*** Exercise passage Section Begins ***

Tuesday, 3 December 2013

Winter Warmers - Jamaican Jerk Chicken and Bordeaux Moelleux

I have been craving hot and spicy food since the winter has started to set in and have found a great recipe for Jamaican Jerk Chicken. Jerk is a style of cooking from Jamaica in which meat is dry rubbed or marinated with hot Jamaican Jerk seasoning. Jerk seasoning can be used on chicken,pork, beef, lamb, sausage, shellfish and tofu. It's main ingredients are Scotch Bonnet chilli peppers, allspice berries and thyme but can also include cinnamon, ginger, cloves, garlic and onion. Once the Jamaican Jerk seasoning has been applied to the food it is oven baked or grilled.

*** Exercise passage Section Ends ***
*** Available data Section Begins ***

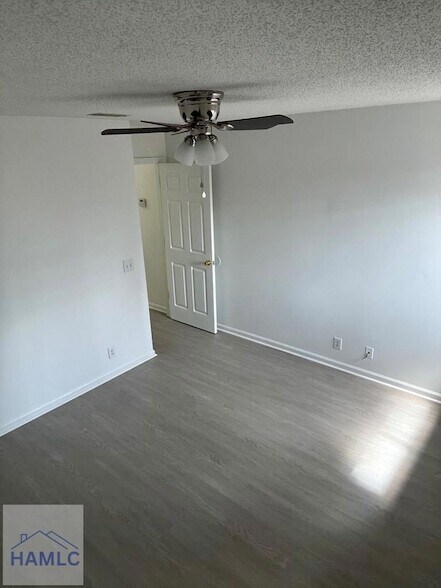 Building Photo - 910 Brett Dr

*** Available data Section Ends ***

What are the main ingredients of Jerk seasoning, according to the passage on Jamaican Jerk Chicken?

Scotch Bonnet chilli peppers, allspice berries and thyme.